Doch am liebsten möchte Neus Truyol die Kutschen ganz aus Palmas Stadtbild verbannen. Vor allem Urlauber aus Deutschland und Großbritannien, wo Tierschutz seit jeher einen viel höheren Stellenwert genieße als in Spanien, mache der Anblick der erschöpften Pferde in der prallen Sonne und bei tropischen Temperaturen zu schaffen. "Das ist schlecht für das Image der Insel", ist die Stadträtin überzeugt.

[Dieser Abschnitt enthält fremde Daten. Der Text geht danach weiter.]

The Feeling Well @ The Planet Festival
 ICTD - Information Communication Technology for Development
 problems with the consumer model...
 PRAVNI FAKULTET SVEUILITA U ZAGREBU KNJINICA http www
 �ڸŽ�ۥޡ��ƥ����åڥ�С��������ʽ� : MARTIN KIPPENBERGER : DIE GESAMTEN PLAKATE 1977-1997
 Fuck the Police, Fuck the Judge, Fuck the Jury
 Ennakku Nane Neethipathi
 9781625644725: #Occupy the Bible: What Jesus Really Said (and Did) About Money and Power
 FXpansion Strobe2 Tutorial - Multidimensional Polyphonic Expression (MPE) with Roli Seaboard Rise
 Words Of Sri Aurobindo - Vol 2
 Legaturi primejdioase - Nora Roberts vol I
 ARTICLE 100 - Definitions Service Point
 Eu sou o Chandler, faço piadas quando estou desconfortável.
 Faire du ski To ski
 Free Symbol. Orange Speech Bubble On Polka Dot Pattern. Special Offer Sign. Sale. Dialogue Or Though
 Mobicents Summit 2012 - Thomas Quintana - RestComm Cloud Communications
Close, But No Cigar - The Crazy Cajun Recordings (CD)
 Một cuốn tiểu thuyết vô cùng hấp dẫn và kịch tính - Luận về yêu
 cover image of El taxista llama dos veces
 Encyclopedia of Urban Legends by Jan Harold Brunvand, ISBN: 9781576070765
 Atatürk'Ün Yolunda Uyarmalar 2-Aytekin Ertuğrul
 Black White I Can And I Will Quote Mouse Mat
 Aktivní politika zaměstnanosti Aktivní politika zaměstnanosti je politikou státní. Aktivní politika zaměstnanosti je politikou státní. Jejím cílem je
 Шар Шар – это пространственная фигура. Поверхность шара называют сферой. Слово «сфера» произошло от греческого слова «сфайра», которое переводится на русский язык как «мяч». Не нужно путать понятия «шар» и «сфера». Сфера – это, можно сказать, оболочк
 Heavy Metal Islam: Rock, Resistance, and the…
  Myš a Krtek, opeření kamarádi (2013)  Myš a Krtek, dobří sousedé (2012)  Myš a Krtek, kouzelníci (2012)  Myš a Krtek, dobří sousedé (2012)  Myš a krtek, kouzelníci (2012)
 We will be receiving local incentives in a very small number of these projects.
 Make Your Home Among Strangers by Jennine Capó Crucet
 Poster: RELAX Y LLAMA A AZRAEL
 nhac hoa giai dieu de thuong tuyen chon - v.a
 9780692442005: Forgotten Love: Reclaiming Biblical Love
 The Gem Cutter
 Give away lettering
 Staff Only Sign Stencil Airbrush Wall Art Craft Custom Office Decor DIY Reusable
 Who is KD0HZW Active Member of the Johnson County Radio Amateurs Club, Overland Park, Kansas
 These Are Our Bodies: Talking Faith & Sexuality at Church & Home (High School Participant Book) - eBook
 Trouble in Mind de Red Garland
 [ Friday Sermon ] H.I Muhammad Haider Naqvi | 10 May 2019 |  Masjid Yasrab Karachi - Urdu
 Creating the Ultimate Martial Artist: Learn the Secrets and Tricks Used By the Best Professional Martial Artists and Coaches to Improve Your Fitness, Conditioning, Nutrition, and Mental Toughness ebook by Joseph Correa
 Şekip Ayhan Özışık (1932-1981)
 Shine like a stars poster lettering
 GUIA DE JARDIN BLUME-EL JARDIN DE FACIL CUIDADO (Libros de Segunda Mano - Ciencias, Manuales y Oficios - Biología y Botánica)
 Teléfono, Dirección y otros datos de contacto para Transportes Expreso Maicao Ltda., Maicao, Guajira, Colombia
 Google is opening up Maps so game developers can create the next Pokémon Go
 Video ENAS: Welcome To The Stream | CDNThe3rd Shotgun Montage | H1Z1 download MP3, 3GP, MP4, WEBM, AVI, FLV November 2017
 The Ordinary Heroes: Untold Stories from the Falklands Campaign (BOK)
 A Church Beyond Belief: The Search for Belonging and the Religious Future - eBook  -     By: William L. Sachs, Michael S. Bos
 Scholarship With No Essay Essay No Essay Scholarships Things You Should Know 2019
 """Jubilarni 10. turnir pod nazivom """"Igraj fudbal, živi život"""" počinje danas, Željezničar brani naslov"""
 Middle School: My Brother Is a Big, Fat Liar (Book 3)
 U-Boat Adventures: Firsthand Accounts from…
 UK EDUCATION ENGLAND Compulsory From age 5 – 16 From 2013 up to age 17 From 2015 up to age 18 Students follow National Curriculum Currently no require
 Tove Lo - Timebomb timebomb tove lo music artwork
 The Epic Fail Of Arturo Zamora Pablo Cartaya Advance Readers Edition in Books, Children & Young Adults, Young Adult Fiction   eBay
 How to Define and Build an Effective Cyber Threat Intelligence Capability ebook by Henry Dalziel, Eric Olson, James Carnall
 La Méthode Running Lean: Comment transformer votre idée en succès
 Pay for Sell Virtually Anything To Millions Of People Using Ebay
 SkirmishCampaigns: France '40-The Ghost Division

Die Reaktion der Kutscher auf diese Ansage folgte freilich prompt. Nicht nur vom Entziehen der Existenzgrundlage war da die Rede. Gar Rassismusvorwürfen sah sich die Linkspolitikerin auf einmal ausgesetzt - bei einem Großteil der Kutscher handelt es sich schließlich um Roma. Um den sozialen Frieden zu wahren, ruderte Truyol schnell etwas zurück: "Wir wollen nicht, dass jemand arbeitslos wird, aber wir glauben, dass die Rundfahrten mit einem anderen Verkehrsmittel mehr Zukunft hätten." Ihr Vorschlag: Die Kutscher sollten auf Elektroautos umsatteln.

Zum Thema:
In Wien gibt es scharfe Vorschriften zum Betrieb der bei Touristen beliebten Fiaker. Tierschutz wird großgeschrieben. Die Kutscher und ihre Betriebe müssen ein Fahrtenbuch führen und dort die Zeiten der Fütterung und die Ruhezeiten für die Pferde eintragen. Für die Fahrer gilt striktes Alkoholverbot. In Rom wird seit Jahren immer wieder über ein Verbot und den Umgang mit den Kutschen diskutiert. Es gelten strenge Regeln, zum Beispiel Ruhezeiten für die Pferde und Maßnahmen zum Schutz vor der Sommerhitze.Auch im Berliner Zentrum sind seit einigen Jahren Pferdekutschen für Touristen unterwegs. Nach dem Zusammenbruch eines Tieres am Brandenburger Tor und einem Unfall mit durchgegangenen Pferden erließ der Senat 2009 Leitlinien unter anderem zu Einsatz- und Pausenzeiten. Aufreger in jüngerer Zeit waren vor allem die Pferdeäpfel auf den Straßen. Es wurde über einen Kot-Sack für die Vierbeiner diskutiert.